- [Document excerpt]:
--- --- ---
Target of 80% of all diabetes patients receiving all annual checks by 2018 "unlikely"

Only one in five patients with diabetes are getting all of their NICE-recommended checks in some areas.

The latest National Diabetes Audit shows 60% of UK patients with diabetes received all the NICE recommended care processes overall, but there was wide variation between CCGs in the proportion receiving all the checks - 20% of patients at the bottom end of the scale to nearly 80% at the top.

The figures suggest the government will struggle to achieve its goal of ensuring 80% of all diabetes patients receive all the annual checks by 2018.

The report, produced by the Health and Social Care Information Centre and DUK, called for poorer performing commissioners and providers to look at how top performers achieve their results and consider adopting new approaches to delivering care.

Over 1.2 million patients had not met the blood pressure target of less than 140/80 for the 2.3 million patients with diabetes in England and Wales whose blood pressure was recorded.

The audit records the three NICE recommended treatment targets that should be monitored and met for patients with diabetes which are glucose control, blood pressure and serum cholesterol.

Diabetes is a major risk factor for cardiovascular disease and most people with Type 2 diabetes have high blood pressure. Blood pressure that is not controlled properly increases the risk of heart attacks, heart failure and stroke.

The audit is the largest of its kind in the world and presents 2011-2012 findings for the care of almost 2.5 million people with diabetes, an 11% increase in participation on the previous year.

Key findings included:

- Diabetes was more prevalent in men than in women in each age group.

- Over half of patients diagnosed with Type 1 diabetes did not receive all diabetes checks and over a third of patients with Type 2 diabetes did not receive all checks.

- Younger patients were less likely than older patients to receive all of the annual checks. Just over one third of patients aged 20 to 29 years received all checks.

Dr Bob Young, clinical lead for the audit, said: "Today's audit shows how much scope there is for reducing heart disease and stroke in people with diabetes by achieving the blood pressure treatment target more often."
--- --- ---
- [Supplied data]:
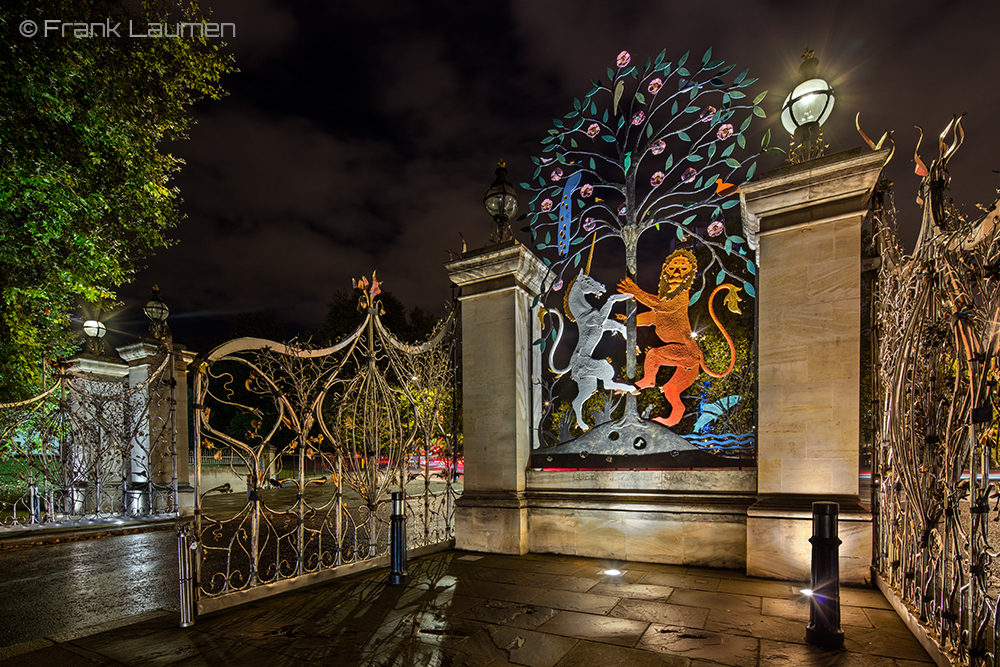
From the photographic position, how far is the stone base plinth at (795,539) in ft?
15.5

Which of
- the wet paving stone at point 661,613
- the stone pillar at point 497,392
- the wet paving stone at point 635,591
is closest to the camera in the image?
the wet paving stone at point 661,613

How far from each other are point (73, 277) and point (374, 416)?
798 centimetres

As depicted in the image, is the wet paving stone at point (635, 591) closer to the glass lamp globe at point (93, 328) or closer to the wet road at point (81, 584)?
the wet road at point (81, 584)

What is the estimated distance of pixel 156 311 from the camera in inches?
396

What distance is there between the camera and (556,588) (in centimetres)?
504

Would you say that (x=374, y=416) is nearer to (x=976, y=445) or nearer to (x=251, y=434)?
(x=251, y=434)

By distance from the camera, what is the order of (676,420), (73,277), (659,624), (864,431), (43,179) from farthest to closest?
(73,277) → (43,179) → (676,420) → (864,431) → (659,624)

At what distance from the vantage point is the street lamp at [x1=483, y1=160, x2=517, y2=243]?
720 centimetres

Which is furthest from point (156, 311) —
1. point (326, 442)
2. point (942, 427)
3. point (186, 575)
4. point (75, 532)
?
point (942, 427)

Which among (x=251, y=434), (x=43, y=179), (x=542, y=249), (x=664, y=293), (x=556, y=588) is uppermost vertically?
(x=43, y=179)

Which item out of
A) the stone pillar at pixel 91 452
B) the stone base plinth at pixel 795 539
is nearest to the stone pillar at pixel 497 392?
the stone base plinth at pixel 795 539

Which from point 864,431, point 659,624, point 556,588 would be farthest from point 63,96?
point 864,431

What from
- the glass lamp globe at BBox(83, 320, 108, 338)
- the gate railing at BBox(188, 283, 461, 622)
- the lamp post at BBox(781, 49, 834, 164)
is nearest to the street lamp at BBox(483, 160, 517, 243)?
the gate railing at BBox(188, 283, 461, 622)

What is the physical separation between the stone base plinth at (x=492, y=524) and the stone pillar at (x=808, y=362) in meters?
2.78
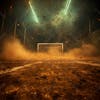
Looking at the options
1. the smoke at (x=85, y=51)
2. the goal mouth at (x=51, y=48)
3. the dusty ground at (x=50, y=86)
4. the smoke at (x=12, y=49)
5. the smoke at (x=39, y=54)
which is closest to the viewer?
the dusty ground at (x=50, y=86)

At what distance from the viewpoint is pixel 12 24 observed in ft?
42.9

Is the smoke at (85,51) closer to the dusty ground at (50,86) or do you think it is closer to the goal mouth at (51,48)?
the goal mouth at (51,48)

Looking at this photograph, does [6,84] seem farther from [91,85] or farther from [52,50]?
[52,50]

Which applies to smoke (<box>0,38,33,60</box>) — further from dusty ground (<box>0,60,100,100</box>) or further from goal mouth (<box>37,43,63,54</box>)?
dusty ground (<box>0,60,100,100</box>)

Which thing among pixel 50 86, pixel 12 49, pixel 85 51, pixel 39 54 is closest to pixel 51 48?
pixel 39 54

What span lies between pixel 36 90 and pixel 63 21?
1380 centimetres

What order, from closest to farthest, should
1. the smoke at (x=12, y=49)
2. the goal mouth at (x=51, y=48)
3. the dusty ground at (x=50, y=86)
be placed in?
1. the dusty ground at (x=50, y=86)
2. the smoke at (x=12, y=49)
3. the goal mouth at (x=51, y=48)

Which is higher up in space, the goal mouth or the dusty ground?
the goal mouth

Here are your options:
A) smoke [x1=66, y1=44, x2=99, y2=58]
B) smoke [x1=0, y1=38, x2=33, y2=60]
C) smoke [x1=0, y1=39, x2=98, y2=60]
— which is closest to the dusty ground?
smoke [x1=0, y1=39, x2=98, y2=60]

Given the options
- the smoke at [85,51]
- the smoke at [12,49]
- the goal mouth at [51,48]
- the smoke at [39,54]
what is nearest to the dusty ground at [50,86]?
the smoke at [39,54]

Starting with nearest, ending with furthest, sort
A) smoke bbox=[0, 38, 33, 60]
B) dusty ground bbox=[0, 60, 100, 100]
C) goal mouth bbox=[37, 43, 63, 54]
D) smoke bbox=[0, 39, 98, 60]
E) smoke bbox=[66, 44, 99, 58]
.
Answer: dusty ground bbox=[0, 60, 100, 100]
smoke bbox=[0, 38, 33, 60]
smoke bbox=[0, 39, 98, 60]
smoke bbox=[66, 44, 99, 58]
goal mouth bbox=[37, 43, 63, 54]

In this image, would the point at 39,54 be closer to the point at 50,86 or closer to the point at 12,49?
the point at 12,49

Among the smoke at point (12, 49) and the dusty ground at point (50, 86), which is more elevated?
the smoke at point (12, 49)

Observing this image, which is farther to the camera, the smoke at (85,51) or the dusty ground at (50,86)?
the smoke at (85,51)
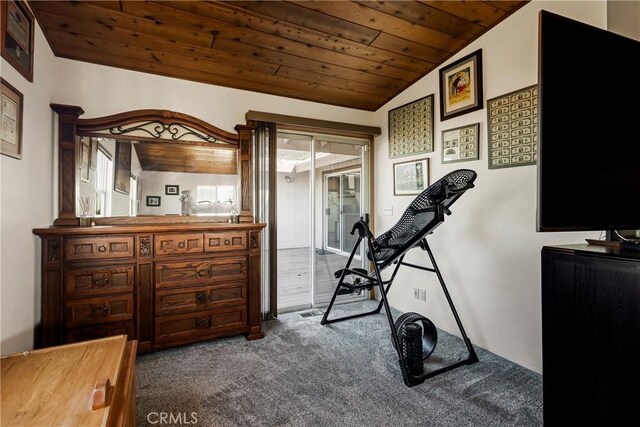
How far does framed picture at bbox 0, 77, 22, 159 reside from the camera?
166 centimetres

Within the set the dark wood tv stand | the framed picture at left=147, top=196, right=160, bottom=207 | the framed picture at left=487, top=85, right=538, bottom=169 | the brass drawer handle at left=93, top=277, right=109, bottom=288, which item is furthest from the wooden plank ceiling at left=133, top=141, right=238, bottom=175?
the dark wood tv stand

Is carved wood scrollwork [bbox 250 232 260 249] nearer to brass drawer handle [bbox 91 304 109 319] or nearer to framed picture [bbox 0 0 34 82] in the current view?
brass drawer handle [bbox 91 304 109 319]

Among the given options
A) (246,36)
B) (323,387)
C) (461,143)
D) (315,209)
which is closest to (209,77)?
(246,36)

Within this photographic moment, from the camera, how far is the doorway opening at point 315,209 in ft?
12.2

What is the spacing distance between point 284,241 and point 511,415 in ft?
8.52

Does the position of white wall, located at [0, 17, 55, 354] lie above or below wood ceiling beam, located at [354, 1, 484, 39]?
below

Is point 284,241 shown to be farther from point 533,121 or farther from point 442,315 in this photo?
point 533,121

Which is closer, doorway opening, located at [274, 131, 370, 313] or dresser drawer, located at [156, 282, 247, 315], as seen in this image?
dresser drawer, located at [156, 282, 247, 315]

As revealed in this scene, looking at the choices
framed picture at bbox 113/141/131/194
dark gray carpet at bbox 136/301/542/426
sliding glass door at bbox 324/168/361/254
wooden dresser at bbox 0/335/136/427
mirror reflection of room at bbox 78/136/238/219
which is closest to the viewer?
wooden dresser at bbox 0/335/136/427

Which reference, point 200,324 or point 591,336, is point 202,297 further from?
point 591,336

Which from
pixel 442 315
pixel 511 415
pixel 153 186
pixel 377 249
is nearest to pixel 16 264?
pixel 153 186

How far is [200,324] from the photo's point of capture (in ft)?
8.74

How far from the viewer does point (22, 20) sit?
1.88m

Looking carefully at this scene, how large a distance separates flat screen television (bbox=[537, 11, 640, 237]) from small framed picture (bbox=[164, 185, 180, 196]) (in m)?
2.93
--- --- ---
- [Task details]: Rewrite the diabetes audit article from "Over 1.2 million" to "the previous year.", swapping "serum cholesterol" for "blood cholesterol".

- [Exercise result]:
Over 1.2 million patients had not met the blood pressure target of less than 140/80 for the 2.3 million patients with diabetes in England and Wales whose blood pressure was recorded.

The audit records the three NICE recommended treatment targets that should be monitored and met for patients with diabetes which are glucose control, blood pressure and blood cholesterol.

Diabetes is a major risk factor for cardiovascular disease and most people with Type 2 diabetes have high blood pressure. Blood pressure that is not controlled properly increases the risk of heart attacks, heart failure and stroke.

The audit is the largest of its kind in the world and presents 2011-2012 findings for the care of almost 2.5 million people with diabetes, an 11% increase in participation on the previous year.